JPMorgan Chase & Co. has reached a settlement with the U.S. Securities and Exchange Commission (SEC) and agreed to pay an $18 million fine. The bank faced charges of violating whistleblower protection rules through its use of confidentiality agreements during a three-year period.
Confidentiality Release Agreements
According to the SEC, JPMorgan regularly required retail clients and brokerage customers to sign confidentiality release agreements when receiving credits or settlements exceeding $1,000. These agreements restricted clients from voluntarily contacting the SEC, although they allowed for responses to SEC inquiries.
The SEC investigation revealed that this practice started in March 2020 and continued until July 2023, indicating a three-year duration.

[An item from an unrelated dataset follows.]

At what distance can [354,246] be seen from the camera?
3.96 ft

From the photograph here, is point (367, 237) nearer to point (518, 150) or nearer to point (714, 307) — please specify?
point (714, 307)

Infringing on Whistleblower Rights
Gurbir S. Grewal, director of the SEC’s enforcement division, expressed concern about the inclusion of provisions that hinder individuals from reporting wrongdoing to the SEC. "Whether it’s in your employment contracts, settlement agreements or elsewhere, you simply cannot include provisions that prevent individuals from contacting the SEC with evidence of wrongdoing," Grewal stated.
Repercussions for Clients
The SEC emphasized that these confidentiality agreements placed certain clients in a difficult position. They were forced to choose between receiving settlements or credits from JPMorgan and reporting potential securities law violations to the SEC.
Upholding Whistleblower Rights
The SEC's whistleblower rule expressly prohibits actions that impede an individual from directly communicating with the SEC staff regarding possible securities law violations.